SEL based conditional move

SEL based conditional move

The sel instruction is meant to be used together with DSP instructions, to move selected bytes from two registers based on APSR GE flags set. These flags are located in bits[19:16] of the Program Status Register (PSR). Using the msr instruction, flags can be overwritten to all ones or zeros, Which means the sel instruction can be used to conditionally move between registers. As we are interested in setting all apsr_ge bits at once and the other bits are read zero right ignored, there is no need to set the specific value as long as those bits[19:16] are set.

Comparison of tactics to perform a conditional move based on the sign bit of r0.

sample_a.s
    mov r1, #1
    mov r2, #2
    mov r3, #3
    mov r4, #4
        
    cmp r0, #0 //check sign 
    itt lt
    movge r1, r3
    movge r2, r4
    bx lr

Conditional execution using the it instruction

sample_b.s
sample_b:
    asr r0, #31 // expand sign bit
    msr APSR_g, r0 // set all bits
    
    mov r1, #1
    mov r2, #2
    mov r3, #3
    mov r4, #4
    
    sel r1, r3, r1
    sel r2, r4, r2
    bx lr

Conditional execution using the sel instruction.

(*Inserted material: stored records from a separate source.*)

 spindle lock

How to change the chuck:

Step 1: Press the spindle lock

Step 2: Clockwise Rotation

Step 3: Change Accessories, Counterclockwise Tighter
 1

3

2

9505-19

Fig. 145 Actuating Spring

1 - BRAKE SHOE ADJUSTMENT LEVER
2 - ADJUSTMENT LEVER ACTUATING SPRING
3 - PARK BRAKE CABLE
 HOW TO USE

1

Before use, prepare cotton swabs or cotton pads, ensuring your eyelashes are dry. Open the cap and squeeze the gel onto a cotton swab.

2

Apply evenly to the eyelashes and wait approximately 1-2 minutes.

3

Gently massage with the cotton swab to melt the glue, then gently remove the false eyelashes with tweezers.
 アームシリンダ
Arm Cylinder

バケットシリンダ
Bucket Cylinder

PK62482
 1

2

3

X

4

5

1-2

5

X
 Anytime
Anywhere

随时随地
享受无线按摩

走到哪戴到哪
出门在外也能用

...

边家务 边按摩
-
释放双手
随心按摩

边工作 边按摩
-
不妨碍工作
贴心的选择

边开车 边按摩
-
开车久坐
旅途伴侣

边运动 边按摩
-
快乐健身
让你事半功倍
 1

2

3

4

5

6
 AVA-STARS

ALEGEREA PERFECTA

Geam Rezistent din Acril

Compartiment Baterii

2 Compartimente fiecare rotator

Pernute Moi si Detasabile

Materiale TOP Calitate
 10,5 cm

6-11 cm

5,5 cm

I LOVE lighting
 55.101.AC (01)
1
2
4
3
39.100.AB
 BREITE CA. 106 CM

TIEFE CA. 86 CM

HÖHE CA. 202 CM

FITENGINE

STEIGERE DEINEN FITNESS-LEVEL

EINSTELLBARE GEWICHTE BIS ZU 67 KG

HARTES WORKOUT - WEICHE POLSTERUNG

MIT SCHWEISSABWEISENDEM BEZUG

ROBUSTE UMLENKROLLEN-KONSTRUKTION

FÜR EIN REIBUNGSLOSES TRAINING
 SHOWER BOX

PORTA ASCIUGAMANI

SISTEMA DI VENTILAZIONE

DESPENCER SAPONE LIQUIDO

While conditional moves can also be performed in constant time using the it instruction, using the sel instruction is faster in some situations. it instructions enable the conditional execution of four instructions. Whereas sel has an unlimited range as long as the flags are not overwritten. Thus when you need multiple blocks the difference already shrinks. This is exaggerated by loops due to the loop control overwriting the conditional flags, requiring the flags to be set in every loop iteration. The example shows a comparison between a conditional move based on the sel instruction and the it instruction. This is a minimal example for readability, the assembly in sample b is one cycle slower as the it instruction can be folded into the cmp in this case. However, this has been successfully implemented in BIKE, the authors of a recent paper note that it provided about a 5% increase in performance over their previous it instruction based code.